Los conservacionistas también han mostrado su preocupación por las consecuencias que la retirada del hielo puede provocar en la migración de algunas especies animales por el impacto de estos cambios en la cadena alimentaria.


El Mundo

[foto de la noticia]Durante varios días de este mes, la cobertura de hielo en la superficie de Groenlandia ha sufrido un proceso de fusión en un área mayor que en cualquier momento anterior a lo largo de más de 30 años de observaciones satelitales, según ha informado la NASA.
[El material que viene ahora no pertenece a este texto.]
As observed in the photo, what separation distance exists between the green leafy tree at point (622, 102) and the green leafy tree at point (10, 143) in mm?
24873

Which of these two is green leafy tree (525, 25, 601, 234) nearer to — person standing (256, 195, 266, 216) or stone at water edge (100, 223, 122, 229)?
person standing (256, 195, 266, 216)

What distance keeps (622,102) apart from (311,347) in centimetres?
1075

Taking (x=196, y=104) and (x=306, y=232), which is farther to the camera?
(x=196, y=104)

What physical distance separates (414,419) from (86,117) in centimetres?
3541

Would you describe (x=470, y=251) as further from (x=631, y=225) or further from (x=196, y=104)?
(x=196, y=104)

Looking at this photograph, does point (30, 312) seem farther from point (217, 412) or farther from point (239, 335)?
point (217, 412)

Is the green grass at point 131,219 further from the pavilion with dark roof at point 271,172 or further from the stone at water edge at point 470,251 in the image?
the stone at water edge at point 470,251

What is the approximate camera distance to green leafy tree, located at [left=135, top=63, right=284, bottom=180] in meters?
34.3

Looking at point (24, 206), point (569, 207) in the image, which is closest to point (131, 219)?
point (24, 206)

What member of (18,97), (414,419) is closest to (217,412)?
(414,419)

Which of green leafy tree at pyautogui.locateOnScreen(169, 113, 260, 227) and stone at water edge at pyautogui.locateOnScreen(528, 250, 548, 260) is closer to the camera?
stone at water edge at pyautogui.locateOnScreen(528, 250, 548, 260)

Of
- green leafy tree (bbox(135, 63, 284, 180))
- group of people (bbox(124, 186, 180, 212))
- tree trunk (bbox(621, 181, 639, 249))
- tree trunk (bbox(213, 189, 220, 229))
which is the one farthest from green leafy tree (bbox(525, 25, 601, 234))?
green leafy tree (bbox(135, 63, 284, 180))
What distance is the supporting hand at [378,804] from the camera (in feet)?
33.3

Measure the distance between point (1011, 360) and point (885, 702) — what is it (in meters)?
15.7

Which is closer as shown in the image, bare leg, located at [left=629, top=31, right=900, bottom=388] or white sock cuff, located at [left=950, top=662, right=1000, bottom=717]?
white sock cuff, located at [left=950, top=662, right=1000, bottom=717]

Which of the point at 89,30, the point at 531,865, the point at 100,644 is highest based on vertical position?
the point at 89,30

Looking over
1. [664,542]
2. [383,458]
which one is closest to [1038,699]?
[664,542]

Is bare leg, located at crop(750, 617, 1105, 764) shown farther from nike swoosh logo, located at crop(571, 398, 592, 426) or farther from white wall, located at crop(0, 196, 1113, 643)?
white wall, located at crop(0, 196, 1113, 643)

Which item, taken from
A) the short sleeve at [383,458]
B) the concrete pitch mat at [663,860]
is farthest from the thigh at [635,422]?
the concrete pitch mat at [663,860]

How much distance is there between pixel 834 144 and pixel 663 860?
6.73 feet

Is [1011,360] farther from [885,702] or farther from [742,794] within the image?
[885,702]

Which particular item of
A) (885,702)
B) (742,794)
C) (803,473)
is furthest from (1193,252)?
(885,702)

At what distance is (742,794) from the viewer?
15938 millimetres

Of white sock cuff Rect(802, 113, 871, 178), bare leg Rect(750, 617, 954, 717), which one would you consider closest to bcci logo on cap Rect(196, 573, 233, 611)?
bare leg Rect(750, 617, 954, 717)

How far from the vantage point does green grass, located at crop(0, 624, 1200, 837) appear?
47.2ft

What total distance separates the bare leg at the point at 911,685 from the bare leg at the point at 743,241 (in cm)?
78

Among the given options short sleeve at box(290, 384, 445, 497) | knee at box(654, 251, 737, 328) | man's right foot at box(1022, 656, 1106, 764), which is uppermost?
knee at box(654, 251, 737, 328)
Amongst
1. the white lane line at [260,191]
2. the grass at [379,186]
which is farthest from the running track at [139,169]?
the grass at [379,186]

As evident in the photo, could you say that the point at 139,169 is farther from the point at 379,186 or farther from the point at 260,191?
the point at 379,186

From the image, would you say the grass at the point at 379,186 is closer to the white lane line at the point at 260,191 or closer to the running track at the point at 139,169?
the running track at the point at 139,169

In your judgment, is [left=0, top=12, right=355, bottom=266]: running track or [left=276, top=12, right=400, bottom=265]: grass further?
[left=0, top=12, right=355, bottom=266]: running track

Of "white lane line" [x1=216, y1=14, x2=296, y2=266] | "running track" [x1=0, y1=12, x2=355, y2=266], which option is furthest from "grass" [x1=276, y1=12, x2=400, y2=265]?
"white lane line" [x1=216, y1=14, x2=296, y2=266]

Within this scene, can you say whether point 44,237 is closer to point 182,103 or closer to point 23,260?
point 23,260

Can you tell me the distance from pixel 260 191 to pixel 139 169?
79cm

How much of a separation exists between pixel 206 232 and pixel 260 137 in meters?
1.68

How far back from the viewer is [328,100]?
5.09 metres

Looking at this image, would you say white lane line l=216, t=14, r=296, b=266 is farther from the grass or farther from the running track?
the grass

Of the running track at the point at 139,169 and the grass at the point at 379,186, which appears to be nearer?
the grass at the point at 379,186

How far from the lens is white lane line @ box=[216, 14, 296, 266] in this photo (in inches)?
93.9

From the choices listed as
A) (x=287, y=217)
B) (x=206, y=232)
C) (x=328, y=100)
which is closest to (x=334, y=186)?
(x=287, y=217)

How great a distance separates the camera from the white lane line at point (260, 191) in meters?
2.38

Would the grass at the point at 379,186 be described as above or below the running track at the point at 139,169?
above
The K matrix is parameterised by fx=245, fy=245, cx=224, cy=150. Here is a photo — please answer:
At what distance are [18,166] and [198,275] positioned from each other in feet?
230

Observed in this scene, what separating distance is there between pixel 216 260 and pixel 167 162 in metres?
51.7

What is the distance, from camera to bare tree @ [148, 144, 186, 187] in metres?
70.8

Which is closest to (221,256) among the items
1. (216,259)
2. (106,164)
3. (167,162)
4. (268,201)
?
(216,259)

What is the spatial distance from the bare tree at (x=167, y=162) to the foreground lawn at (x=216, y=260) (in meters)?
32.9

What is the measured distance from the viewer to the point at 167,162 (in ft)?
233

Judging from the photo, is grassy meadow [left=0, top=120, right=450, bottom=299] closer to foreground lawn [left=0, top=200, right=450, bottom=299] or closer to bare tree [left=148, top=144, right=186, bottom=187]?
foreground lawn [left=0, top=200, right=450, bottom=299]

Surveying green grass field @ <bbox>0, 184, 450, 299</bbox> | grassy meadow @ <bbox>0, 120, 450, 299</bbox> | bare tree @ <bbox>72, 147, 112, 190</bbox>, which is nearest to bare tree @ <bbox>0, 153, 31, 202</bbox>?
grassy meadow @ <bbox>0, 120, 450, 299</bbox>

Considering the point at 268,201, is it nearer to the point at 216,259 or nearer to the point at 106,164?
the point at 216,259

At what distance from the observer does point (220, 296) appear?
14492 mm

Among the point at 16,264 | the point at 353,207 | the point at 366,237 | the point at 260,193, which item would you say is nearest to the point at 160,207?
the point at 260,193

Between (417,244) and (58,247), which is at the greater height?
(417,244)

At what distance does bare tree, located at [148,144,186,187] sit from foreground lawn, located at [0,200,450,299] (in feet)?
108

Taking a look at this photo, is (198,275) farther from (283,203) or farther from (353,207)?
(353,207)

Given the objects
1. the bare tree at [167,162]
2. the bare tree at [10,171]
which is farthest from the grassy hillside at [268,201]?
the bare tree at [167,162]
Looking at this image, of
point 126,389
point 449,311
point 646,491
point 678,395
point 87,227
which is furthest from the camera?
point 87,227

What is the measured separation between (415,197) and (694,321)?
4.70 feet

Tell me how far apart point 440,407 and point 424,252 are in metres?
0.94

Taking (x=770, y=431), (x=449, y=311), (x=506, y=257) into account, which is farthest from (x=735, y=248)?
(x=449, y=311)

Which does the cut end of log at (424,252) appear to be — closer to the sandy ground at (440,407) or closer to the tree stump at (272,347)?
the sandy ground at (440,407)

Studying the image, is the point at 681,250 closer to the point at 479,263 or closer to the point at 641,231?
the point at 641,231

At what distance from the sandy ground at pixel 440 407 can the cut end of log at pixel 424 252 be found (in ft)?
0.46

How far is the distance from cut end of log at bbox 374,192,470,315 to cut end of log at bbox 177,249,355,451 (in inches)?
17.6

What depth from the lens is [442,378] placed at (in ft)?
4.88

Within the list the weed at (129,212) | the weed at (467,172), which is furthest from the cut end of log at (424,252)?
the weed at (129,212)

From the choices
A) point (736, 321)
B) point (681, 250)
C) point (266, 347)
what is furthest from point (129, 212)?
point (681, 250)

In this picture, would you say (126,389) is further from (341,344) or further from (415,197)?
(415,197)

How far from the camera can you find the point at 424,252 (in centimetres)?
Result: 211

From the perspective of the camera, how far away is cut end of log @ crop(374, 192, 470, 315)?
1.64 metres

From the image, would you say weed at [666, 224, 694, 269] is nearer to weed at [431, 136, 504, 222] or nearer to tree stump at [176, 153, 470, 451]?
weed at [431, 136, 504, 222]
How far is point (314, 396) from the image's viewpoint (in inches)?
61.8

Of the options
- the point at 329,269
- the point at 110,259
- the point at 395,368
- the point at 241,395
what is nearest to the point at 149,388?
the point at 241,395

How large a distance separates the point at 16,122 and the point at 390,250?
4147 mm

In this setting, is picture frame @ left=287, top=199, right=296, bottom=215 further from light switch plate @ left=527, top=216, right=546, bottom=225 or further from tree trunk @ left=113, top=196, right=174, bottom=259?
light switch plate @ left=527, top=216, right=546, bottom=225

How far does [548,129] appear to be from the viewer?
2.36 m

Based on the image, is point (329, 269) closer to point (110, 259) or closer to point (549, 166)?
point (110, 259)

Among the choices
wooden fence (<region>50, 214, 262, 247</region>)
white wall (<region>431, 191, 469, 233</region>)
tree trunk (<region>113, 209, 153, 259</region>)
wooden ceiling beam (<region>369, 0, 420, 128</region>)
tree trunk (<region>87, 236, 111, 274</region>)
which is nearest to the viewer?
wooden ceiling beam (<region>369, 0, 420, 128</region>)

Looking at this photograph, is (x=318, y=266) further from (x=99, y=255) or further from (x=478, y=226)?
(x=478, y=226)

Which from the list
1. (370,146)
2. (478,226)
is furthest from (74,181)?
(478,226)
Casi toda la cubierta de hielo de Groenlandia, desde las zonas más finas en las costas hasta los dos kilómetros de profundidad en el interior ha experimentado algún grado de fusión en su superficie a mediados de estes mes debido a las altas temperaturas, de acuerdo con las mediciones de tres satélites independientes analizadas por científicos de la NASA y unviersidaes.

En promedio, durante el verano, cerca de la mitad de la superficie de la capa de hielo de Groenlandia se derrite de forma natural. En las zonas altas, la mayor parte de esa agua de deshielo rápidamente vuelve a congelarse en el mismo lugar. Cerca de la costa, algo del agua de fusión es retenida por la capa de hielo y el resto se pierde en el océano.

Pero este año el grado de fusión del hielo en la superficie ha aumentado notablemente. De acuerdo con los datos de satélite, se estima que el 97% de la superficie de la capa de hielo se ha descongelado en algún momento a mediados de julio.

Los investigadores aún no han determinado si este evento extenso de fusiónafectará el volumen global de pérdida de hielo este verano y contribuirá a la elevación del nivel del mar.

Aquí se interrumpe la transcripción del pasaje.